Forum “Partecipazione incisiva” – Intervista a Raffaele Delvecchio

Delvecchio

Ci parli di lei…

Ho studiato diritto del lavoro con G. Giugni, con il quale mi sono laureato nel 1971; ho fatto parte del Gruppo di studio C.N.R., da lui diretto,  sulle prassi aziendali, i cui risultati sono stati pubblicati da G. Veneto, ”Contrattazione e prassi nei rapporti di lavoro”, Il Mulino, 1974; sono stato borsista della Fondazione  G. Pastore, sotto la direzione di M. Romani e V. Saba. Dal 1975 al 2013 ho lavorato come sindacalista d’impresa presso Olivetti, Confindustria, Enel, Rai, Assotelecomunicazioni, Enel, Assoelettrica: ho riassunto gli esiti di una parte di questa esperienza in Delvecchio, “La contrattazione aziendale, esperienze in Olivetti 1975-1995”, Bruno Mondadori, 2008. Ho insegnato a contratto presso le Università di Firenze , Luiss e Roma 3, presso cui tuttora insegno Storia del lavoro e delle relazioni industriali.

Il suo punto di vista sulla democrazia in azienda? 
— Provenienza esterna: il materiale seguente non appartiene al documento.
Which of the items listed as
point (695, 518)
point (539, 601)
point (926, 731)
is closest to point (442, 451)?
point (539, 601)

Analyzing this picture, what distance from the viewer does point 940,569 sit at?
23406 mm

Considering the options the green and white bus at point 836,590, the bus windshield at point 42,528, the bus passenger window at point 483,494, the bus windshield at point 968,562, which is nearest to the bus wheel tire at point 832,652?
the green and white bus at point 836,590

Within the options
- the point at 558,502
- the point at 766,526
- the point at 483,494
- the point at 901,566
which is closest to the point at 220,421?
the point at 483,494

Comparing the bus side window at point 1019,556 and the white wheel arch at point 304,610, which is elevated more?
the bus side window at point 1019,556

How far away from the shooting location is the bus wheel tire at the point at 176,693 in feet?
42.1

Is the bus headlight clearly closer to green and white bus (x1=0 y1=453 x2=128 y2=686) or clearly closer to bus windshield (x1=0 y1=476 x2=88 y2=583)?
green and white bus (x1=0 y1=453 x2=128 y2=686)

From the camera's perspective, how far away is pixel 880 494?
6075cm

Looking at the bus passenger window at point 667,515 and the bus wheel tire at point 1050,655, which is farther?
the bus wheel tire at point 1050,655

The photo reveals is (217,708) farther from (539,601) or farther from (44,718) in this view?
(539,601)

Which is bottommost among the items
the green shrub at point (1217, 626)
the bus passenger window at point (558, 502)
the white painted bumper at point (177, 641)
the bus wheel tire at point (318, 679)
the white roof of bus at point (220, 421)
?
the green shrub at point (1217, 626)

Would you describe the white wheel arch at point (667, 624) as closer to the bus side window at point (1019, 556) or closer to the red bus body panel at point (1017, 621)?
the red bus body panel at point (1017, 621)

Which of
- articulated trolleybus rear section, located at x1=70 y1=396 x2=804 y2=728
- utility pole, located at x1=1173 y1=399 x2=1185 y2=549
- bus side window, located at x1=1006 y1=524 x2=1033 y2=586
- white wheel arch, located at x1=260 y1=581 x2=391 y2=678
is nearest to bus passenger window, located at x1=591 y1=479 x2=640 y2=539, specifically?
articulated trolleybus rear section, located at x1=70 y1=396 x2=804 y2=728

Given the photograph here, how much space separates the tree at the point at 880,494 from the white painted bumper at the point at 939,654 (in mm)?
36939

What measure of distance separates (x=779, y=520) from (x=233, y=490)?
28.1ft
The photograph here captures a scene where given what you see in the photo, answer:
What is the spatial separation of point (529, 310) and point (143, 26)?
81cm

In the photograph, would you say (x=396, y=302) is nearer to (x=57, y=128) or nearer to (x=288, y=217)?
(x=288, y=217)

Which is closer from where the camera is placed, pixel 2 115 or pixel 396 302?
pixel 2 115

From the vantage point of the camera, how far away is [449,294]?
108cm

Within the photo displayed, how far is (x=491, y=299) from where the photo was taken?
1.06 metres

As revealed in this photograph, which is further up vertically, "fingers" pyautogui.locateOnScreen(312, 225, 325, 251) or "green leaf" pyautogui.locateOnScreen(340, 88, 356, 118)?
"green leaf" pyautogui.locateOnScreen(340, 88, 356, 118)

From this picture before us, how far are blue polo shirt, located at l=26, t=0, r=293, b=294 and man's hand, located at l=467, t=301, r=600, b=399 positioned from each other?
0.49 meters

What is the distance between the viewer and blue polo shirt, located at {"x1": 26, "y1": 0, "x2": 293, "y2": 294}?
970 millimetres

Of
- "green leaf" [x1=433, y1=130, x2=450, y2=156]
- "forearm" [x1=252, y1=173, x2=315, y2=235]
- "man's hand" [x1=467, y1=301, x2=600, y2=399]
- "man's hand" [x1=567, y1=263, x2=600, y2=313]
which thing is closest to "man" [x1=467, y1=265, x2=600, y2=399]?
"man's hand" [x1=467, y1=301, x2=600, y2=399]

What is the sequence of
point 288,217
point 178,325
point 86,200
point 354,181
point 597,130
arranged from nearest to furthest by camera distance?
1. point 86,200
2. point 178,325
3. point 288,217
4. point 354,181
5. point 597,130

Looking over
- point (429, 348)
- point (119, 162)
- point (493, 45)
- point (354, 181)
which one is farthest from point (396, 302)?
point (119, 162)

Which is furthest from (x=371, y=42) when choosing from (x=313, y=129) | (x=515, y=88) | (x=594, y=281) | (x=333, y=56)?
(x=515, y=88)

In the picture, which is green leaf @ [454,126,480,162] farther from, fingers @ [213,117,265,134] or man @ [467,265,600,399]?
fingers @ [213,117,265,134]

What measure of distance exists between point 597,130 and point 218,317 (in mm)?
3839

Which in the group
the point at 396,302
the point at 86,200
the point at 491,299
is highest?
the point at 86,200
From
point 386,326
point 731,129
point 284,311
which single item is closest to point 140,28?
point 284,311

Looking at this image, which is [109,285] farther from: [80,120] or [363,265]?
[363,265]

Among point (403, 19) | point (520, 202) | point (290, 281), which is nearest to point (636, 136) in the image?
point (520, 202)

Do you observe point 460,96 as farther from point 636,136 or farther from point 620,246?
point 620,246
Punto di partenza o punto d’arrivo? Un precedente interlocutore ha fatto correttamente riferimento al significato concreto del termine tedesco stimme (voce); senza alcuna pretesa scientifica, conviene ricordare il significato astratto (stimmung/spirito): l’unione delle due parole porta a comprendere il significato del verbo stimmen (accordare, anche nel senso del lessico musicale, quello che probabilmente ha ispirato C.A. Ciampi nel conio di concertazione); si capisce così perché la contrattazione sia stata intesa come prima e compiuta forma di partecipazione.  La partecipazione, per me, non è causa ma effetto di una attitudine stabilizzatrice di entrambe le parti: in questo senso è un punto di arrivo. I tanti anni passati a discutere (dai tempi della proposta Morandi del 1946) spingono i favorevoli a chiedere di imboccarne la strada con maggiore incisività. Le obiezioni che sono state rivolte nel tempo sono riassumibili nel timore di “un’eutanasia delle tensioni classiste” (P.Craveri) e la percezione della borghesia produttiva a vedersi ridotta nel mero “esercizio delle sue capacità professionali” (G. Baglioni). Se teniamo in considerazione questi poli dialettici, e la progressiva maturazione delle parti sociali nella presa di coscienza di pervenire a modelli partecipativi  , e si vuole usare il forcipe della legge, dobbiamo innanzitutto capire come armonizzare contrattazione e partecipazione ed evitare di impostare le norme in termini di potere e contro- potere.

Quali strategie ritiene prioritarie nel contesto italiano e quali i vantaggi socio-economici di una maggior partecipazione dei lavoratori nella creazione e distribuzione meritocratica del valore aziendale?

Quel che ho detto nella seconda risposta riguarda anche la risposta concernente gli strumenti retributivi (volutamente al plurale) evocati nella domanda. Sono necessari più istituti, individuali e collettivi, correlati con la produttività e con la redditività (quindi in questo modo elenco almeno quattro tipi), che riflettono la relazione del lavoratore con i colleghi (il rapporto  verticale, capo/subordinato, è meno complicato e decisivo di quello orizzontale specialmente per le nuove leve). Prima distinguere e poi unire: è preferibile cioè, non disporre di un istituto retributivo onnicomprensivo, ma di considerare la retribuzione come un insieme di tanti spicchi, ciascuno con la propria funzione.